> _Supplied passage_
◇ ◇ ◇
This should be ideal indeed though with the risk of breaking the current
ABI (FWIW, FreeBSD seems to do a first pass to check for violations:
https://github.com/freebsd/freebsd/blob/master/sys/vm/vm_map.c#L2630).

However, I'm not sure it's worth the hassle. Do we expect the user to
call mprotect() across multiple mixed type mappings while relying on no
change if an error is returned? We should probably at least document the
current behaviour in the mprotect man page.
Khalid Aziz Oct. 14, 2020, 9:21 p.m. UTC | #13
On 10/13/20 3:16 AM, Catalin Marinas wrote:
> On Mon, Oct 12, 2020 at 01:14:50PM -0600, Khalid Aziz wrote:
>> On 10/12/20 11:22 AM, Catalin Marinas wrote:
>>> On Mon, Oct 12, 2020 at 11:03:33AM -0600, Khalid Aziz wrote:
>>>> On 10/10/20 5:09 AM, Catalin Marinas wrote:
>>>>> On Wed, Oct 07, 2020 at 02:14:09PM -0600, Khalid Aziz wrote:
>>>>>> On 10/7/20 1:39 AM, Jann Horn wrote:
>>>>>>> arch_validate_prot() is a hook that can validate whether a given set of
>>>>>>> protection flags is valid in an mprotect() operation. It is given the set
>>>>>>> of protection flags and the address being modified.
◇ ◇ ◇
> _Data provided_
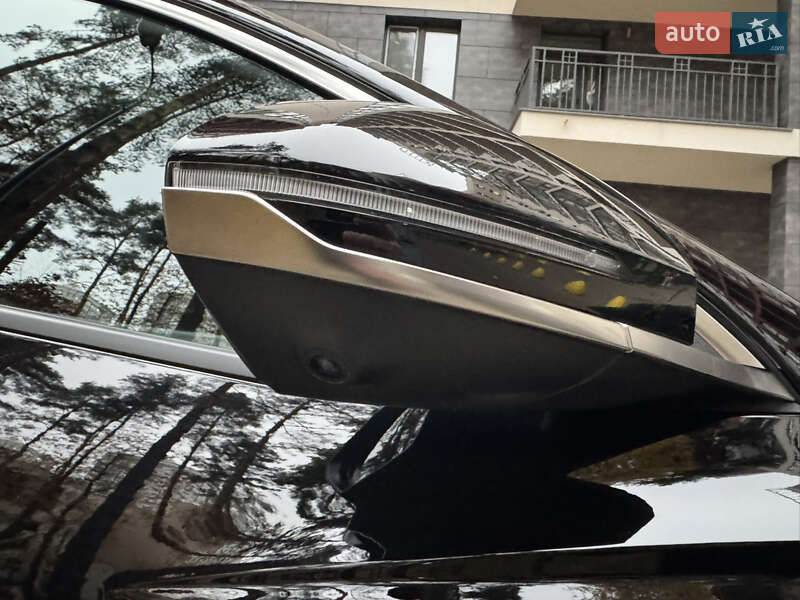 Внедорожник / Кроссовер Hyundai Tucson 2022 в Киеве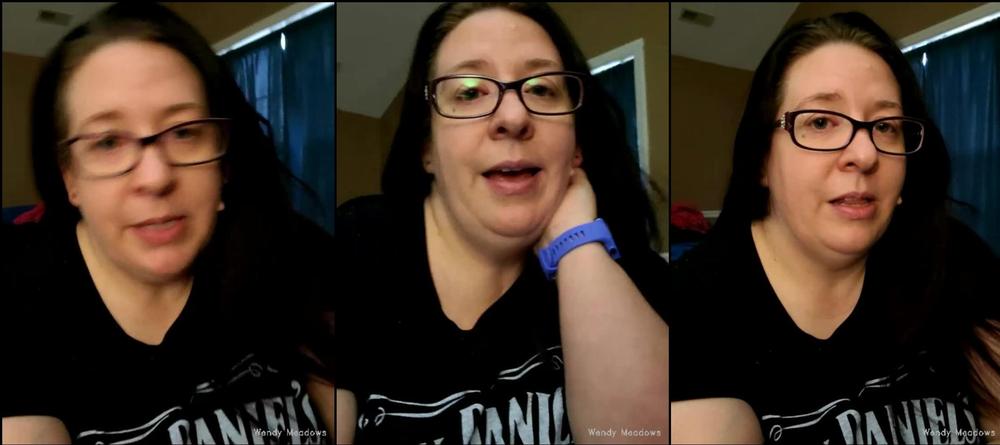 wendymeadowssc2 13 03 2021 2053828763 Stream started at 03 13 2021 08 12 pm Hey   Just a quick check in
◇ ◇ ◇
> _List of tasks_
• A. In the mprotect mailing-list thread above, what does arch_validate_prot() do?
• B. Continue the mprotect mailing-list thread above, starting right after its final quoted sentence.

> _Answers for the exercise_
• A. It is a hook that can validate whether a given set of protection flags is valid in an mprotect() operation.

• B.
>>>>>>>
>>>>>>> However, the address being modified can currently not actually be used in
>>>>>>> a meaningful way because:
>>>>>>>
>>>>>>> 1. Only the address is given, but not the length, and the operation can
>>>>>>>    span multiple VMAs. Therefore, the callee can't actually tell which
>>>>>>>    virtual address range, or which VMAs, are being targeted.
>>>>>>> 2. The mmap_lock is not held, meaning that if the callee were to check
>>>>>>>    the VMA at @addr, that VMA would be unrelated to the one the
>>>>>>>    operation is performed on.
>>>>>>>
>>>>>>> Currently, custom arch_validate_prot() handlers are defined by
>>>>>>> arm64, powerpc and sparc.
>>>>>>> arm64 and powerpc don't care about the address range, they just check the
>>>>>>> flags against CPU support masks.
>>>>>>> sparc's arch_validate_prot() attempts to look at the VMA, but doesn't take
>>>>>>> the mmap_lock.
>>>>>>>
>>>>>>> Change the function signature to also take a length, and move the
>>>>>>> arch_validate_prot() call in mm/mprotect.c down into the locked region.
>>>>> [...]
>>>>>> As Chris pointed out, the call to arch_validate_prot() from do_mmap2()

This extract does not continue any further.